Parsing XML from untrusted sources using standard library modules like xml.etree.ElementTree, xml.dom.minidom, and xml.sax is dangerous. These parsers are susceptible to various attacks, most notably XML External Entity (XXE) injection.

An XXE attack can allow an attacker to: - Read arbitrary files from the local filesystem. - Initiate network requests to internal and external systems. - Cause a Denial of Service (DoS) by consuming all available memory or CPU (e.g., via a "billion laughs attack").

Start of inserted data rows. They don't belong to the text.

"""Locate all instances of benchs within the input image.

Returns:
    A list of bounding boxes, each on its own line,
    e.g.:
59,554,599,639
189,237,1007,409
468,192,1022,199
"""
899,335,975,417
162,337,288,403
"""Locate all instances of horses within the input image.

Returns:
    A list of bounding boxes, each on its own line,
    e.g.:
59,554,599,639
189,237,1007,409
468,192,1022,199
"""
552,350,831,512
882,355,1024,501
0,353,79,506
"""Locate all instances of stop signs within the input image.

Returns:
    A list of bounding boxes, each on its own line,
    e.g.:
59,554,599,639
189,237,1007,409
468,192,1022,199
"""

This rule flags the use of these vulnerable XML parsing libraries.

Vulnerable Code Example

import xml.etree.ElementTree as ET

# Assume untrusted_xml_string is received from a user or external source
untrusted_xml_string = """
<!DOCTYPE foo [
  <!ENTITY xxe SYSTEM "file:///etc/passwd">
]>
<foo>&xxe;</foo>
"""

# Parsing this string will cause the contents of /etc/passwd to be included
# in the parsed document, which could then be exposed.
root = ET.fromstring(untrusted_xml_string)

# The content of the file is now in the text of the root element
print(root.text)

Safe Code Example

To safely parse XML, use the defusedxml library. It's a drop-in replacement for the standard library modules that disables the insecure operations.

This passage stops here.